• **Task objective**
Return exactly the span of lines that opens with the line containing "Which do you" and closes with the last line of the data, inclusive.

[start of Data excerpts]

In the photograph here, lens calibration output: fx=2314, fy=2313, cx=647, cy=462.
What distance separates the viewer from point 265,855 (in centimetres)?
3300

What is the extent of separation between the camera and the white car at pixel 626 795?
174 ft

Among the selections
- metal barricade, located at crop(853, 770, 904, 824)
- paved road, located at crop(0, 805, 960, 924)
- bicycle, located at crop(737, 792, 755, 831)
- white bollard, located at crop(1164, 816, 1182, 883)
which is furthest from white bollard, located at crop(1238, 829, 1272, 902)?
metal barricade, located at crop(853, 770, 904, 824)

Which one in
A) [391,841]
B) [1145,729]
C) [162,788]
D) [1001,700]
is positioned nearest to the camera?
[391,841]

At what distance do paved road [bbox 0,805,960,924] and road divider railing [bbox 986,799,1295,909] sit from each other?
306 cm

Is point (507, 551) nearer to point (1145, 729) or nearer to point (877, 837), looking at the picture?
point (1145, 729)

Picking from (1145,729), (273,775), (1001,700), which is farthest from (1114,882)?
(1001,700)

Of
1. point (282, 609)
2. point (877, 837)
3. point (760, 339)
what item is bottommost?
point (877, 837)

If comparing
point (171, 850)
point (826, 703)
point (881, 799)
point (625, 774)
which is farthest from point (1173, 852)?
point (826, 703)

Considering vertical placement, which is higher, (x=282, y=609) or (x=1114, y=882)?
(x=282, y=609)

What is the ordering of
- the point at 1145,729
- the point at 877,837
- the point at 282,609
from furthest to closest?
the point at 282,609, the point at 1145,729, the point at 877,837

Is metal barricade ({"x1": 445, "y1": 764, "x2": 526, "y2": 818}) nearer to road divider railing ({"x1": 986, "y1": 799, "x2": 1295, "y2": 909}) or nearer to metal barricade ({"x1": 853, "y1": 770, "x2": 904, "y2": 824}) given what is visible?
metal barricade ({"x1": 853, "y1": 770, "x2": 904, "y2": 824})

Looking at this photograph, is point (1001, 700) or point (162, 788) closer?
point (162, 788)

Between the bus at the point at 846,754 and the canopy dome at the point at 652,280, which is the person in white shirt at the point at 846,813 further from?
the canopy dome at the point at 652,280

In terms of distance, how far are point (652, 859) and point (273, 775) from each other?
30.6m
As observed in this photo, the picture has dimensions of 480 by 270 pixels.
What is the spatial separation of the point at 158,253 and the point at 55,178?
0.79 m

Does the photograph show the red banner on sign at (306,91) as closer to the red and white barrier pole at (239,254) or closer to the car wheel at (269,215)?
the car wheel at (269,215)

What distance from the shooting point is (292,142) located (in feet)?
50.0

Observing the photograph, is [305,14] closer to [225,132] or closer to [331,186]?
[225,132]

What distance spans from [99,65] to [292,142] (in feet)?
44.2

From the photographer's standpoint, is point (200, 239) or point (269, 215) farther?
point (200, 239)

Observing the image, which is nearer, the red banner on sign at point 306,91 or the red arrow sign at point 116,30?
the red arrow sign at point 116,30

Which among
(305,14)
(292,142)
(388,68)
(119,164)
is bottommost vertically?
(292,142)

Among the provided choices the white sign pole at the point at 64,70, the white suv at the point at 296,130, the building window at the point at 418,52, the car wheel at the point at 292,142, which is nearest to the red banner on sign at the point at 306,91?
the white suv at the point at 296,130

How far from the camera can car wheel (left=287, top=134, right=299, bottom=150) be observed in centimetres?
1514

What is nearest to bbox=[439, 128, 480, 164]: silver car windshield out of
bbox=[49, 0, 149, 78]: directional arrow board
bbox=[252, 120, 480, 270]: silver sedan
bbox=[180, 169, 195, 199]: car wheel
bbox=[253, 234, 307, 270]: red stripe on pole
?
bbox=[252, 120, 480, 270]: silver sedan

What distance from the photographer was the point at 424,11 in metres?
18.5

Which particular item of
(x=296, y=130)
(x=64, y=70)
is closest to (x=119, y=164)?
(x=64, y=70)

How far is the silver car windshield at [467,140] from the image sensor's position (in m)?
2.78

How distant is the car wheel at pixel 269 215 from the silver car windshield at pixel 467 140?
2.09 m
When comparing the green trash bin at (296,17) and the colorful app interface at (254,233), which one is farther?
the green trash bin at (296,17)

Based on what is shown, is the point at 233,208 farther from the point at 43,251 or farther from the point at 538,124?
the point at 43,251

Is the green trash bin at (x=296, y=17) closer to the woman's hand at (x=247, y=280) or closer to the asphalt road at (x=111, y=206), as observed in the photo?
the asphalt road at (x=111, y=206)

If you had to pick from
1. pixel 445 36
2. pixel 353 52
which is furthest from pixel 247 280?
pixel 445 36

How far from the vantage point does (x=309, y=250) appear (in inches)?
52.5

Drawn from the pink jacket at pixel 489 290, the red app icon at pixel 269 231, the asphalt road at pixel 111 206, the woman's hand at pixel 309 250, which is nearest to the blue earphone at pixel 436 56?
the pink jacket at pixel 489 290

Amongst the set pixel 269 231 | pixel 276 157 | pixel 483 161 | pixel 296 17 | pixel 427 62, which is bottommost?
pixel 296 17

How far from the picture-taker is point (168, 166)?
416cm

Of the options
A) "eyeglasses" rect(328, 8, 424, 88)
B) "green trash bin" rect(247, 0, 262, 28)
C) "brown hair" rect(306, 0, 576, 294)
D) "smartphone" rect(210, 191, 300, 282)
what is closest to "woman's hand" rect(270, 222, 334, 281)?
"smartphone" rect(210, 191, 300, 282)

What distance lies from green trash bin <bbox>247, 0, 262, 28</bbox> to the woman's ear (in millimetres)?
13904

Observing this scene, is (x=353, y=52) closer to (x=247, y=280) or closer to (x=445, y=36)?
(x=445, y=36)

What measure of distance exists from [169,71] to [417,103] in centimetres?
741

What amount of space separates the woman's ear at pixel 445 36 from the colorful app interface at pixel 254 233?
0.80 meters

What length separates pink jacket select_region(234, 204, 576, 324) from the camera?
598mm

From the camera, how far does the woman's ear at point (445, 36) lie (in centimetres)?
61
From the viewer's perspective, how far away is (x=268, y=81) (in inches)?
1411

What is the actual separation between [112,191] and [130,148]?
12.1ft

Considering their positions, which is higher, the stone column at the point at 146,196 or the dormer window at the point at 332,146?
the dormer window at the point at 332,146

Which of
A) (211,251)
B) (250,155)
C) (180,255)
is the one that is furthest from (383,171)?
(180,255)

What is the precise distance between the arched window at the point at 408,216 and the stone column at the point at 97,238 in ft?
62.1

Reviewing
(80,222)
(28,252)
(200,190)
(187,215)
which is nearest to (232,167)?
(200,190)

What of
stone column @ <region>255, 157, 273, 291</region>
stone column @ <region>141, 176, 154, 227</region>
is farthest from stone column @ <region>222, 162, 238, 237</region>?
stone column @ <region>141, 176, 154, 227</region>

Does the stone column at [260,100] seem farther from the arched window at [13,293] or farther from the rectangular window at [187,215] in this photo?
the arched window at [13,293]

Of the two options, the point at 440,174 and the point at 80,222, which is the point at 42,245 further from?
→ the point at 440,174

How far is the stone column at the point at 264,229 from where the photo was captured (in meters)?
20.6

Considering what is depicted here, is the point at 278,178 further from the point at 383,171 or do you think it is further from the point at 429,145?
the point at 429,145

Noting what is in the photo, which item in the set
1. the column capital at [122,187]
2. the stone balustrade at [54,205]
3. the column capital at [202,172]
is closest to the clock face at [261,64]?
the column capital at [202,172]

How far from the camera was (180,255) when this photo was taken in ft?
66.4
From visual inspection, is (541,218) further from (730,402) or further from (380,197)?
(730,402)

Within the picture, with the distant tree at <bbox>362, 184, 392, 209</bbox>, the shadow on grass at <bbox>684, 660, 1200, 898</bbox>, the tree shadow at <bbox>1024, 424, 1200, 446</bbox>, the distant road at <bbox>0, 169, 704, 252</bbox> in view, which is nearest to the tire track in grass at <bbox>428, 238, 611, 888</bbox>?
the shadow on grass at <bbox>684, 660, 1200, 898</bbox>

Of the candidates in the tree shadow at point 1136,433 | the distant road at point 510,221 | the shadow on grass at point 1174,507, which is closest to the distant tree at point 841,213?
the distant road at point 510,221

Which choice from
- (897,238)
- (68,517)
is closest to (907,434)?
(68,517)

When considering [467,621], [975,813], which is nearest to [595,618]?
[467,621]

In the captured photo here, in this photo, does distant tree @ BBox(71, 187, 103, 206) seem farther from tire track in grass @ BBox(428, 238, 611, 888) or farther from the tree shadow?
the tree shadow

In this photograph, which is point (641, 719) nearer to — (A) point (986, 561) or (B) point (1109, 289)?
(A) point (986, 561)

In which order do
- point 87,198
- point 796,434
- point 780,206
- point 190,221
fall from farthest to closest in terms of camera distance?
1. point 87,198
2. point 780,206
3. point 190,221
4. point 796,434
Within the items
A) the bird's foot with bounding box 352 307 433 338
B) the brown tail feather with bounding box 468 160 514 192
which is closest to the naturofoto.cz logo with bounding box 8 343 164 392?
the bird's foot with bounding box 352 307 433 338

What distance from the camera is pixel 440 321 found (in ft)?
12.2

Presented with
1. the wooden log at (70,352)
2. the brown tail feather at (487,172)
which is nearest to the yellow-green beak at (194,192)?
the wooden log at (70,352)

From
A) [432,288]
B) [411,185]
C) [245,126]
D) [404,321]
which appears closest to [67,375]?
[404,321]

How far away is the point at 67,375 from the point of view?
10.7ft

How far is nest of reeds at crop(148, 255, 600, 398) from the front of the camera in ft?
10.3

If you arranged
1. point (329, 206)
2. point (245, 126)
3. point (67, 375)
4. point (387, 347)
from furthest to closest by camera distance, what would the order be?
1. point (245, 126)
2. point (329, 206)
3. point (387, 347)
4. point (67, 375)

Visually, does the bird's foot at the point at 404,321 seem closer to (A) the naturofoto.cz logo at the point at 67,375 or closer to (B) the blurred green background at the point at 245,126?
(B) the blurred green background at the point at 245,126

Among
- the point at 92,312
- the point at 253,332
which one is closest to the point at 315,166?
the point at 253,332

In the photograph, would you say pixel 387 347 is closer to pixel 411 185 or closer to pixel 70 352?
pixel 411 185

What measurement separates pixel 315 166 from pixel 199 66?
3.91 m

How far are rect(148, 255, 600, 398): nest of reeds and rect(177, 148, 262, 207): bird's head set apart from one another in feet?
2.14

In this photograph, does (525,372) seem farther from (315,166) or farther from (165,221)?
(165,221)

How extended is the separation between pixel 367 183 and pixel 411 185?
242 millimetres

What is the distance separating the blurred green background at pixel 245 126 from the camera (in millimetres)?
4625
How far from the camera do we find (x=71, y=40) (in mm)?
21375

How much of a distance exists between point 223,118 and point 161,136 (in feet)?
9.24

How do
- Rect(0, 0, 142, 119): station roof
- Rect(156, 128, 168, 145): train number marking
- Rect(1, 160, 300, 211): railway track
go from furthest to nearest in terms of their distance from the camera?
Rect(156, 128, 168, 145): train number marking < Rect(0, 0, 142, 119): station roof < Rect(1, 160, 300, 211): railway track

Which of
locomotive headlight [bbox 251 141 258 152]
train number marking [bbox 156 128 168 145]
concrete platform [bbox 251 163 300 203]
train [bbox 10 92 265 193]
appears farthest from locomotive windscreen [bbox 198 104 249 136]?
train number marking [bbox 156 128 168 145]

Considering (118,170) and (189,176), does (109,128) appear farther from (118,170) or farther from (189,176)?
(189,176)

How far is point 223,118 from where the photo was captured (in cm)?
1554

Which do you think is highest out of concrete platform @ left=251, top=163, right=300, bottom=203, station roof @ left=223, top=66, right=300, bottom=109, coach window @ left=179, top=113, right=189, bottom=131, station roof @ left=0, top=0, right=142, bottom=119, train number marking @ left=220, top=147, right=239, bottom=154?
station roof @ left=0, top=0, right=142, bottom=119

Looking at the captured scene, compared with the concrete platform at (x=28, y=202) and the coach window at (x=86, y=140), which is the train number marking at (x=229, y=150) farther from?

[end of Data excerpts]

• **Response to the exercise**
Which do you think is highest out of concrete platform @ left=251, top=163, right=300, bottom=203, station roof @ left=223, top=66, right=300, bottom=109, coach window @ left=179, top=113, right=189, bottom=131, station roof @ left=0, top=0, right=142, bottom=119, train number marking @ left=220, top=147, right=239, bottom=154?
station roof @ left=0, top=0, right=142, bottom=119

Looking at the captured scene, compared with the concrete platform at (x=28, y=202) and the coach window at (x=86, y=140), which is the train number marking at (x=229, y=150) farther from?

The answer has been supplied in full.